Department of Electrical Engineering, Stanford University, Stanford, CA 94035, USA, Department of Bioinformatics, Bina Technologies, Redwood City, CA 94065, USA, Program in Computational Biology and Bioinformatics, Yale University, New Haven, CT 06520, USA, Mayo Clinics, Department of Health Sciences Research, Rochester, MN 55902, USA, Department of Statistics, Stanford University, Stanford, CA 94035, USA and Department of Health Research and Policy, Stanford University, Stanford, CA 94035, USA.
Bioinformatics. 2015 May 1;31(9):1469-71. doi: 10.1093/bioinformatics/btu828. Epub 2014 Dec 17.
VarSim is a framework for assessing alignment and variant calling accuracy in high-throughput genome sequencing through simulation or real data. In contrast to simulating a random mutation spectrum, it synthesizes diploid genomes with germline and somatic mutations based on a realistic model. This model leverages information such as previously reported mutations to make the synthetic genomes biologically relevant. VarSim simulates and validates a wide range of variants, including single nucleotide variants, small indels and large structural variants. It is an automated, comprehensive compute framework supporting parallel computation and multiple read simulators. Furthermore, we developed a novel map data structure to validate read alignments, a strategy to compare variants binned in size ranges and a lightweight, interactive, graphical report to visualize validation results with detailed statistics. Thus far, it is the most comprehensive validation tool for secondary analysis in next generation sequencing.
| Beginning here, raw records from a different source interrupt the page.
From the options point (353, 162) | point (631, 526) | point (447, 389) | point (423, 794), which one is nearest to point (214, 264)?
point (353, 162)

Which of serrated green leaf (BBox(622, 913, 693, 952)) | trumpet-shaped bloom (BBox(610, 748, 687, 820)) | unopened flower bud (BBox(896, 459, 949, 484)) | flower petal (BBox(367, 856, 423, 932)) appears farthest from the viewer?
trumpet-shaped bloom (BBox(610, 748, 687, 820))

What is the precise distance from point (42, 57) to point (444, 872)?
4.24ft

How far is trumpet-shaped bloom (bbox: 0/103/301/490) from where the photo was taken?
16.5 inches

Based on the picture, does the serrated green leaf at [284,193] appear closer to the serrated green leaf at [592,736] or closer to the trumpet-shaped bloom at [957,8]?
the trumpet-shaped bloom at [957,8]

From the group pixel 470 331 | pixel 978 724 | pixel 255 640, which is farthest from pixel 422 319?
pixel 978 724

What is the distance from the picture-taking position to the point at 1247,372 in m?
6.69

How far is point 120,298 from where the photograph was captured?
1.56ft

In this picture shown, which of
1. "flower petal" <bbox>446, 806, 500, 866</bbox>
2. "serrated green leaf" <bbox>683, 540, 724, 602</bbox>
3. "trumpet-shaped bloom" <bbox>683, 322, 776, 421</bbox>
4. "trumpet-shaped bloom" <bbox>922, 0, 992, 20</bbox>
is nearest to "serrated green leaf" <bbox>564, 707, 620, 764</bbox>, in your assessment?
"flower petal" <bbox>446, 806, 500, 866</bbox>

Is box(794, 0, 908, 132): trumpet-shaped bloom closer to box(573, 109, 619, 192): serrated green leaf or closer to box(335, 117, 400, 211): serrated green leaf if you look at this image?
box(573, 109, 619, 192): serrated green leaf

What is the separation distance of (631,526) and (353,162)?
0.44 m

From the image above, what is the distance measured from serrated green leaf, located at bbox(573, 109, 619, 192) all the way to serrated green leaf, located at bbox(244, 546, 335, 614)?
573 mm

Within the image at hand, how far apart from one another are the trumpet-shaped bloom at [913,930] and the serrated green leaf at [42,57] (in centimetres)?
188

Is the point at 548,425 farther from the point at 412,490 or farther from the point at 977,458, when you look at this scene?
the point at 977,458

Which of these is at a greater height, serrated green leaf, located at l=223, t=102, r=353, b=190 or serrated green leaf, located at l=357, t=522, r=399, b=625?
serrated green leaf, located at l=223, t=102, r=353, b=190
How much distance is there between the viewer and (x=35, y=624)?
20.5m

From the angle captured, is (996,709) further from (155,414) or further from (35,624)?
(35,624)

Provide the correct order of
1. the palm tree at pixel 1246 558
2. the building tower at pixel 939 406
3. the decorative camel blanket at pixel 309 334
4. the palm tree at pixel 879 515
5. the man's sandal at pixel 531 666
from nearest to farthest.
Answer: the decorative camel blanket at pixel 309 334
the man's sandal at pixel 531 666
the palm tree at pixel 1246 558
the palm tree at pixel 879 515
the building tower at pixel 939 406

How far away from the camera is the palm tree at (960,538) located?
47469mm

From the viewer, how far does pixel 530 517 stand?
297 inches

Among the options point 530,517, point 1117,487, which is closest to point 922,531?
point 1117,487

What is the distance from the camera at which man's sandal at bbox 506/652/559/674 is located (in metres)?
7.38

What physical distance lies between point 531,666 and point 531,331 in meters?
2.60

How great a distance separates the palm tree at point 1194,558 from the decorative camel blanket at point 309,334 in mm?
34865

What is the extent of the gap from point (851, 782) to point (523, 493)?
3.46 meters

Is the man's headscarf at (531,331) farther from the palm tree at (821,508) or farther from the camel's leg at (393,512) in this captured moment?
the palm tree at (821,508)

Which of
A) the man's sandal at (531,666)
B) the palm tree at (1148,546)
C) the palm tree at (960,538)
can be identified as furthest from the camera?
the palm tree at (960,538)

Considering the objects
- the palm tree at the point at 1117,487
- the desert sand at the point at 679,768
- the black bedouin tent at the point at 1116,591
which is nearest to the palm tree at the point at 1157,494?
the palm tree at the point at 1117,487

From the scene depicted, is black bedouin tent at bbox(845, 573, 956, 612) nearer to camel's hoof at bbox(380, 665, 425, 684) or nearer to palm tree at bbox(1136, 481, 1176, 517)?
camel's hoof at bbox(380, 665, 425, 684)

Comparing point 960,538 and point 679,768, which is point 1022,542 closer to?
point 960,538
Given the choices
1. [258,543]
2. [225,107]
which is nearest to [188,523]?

Code in Java and Python along with instructions to download the reads and variants is at http://bioinform.github.io/varsim.
Supplementary data are available at Bioinformatics online.
VarSim是一个通过模拟或真实数据来评估高通量基因组测序中比对和变异检测准确性的框架。与模拟随机突变谱不同,它基于一个现实模型合成具有种系和体细胞突变的二倍体基因组。该模型利用诸如先前报道的突变等信息,使合成基因组具有生物学相关性。VarSim模拟并验证广泛的变异,包括单核苷酸变异、小插入缺失和大结构变异。它是一个支持并行计算和多个读取模拟器的自动化、综合性计算框架。此外,我们开发了一种新颖的映射数据结构来验证读取比对,一种按大小范围对变异进行分组比较的策略,以及一个轻量级、交互式的图形报告,以可视化带有详细统计信息的验证结果。到目前为止,它是下一代测序中二级分析最全面的验证工具。
Java和Python代码以及下载读取和变异的说明可在http://bioinform.github.io/varsim获取。
补充数据可在《生物信息学》在线获取。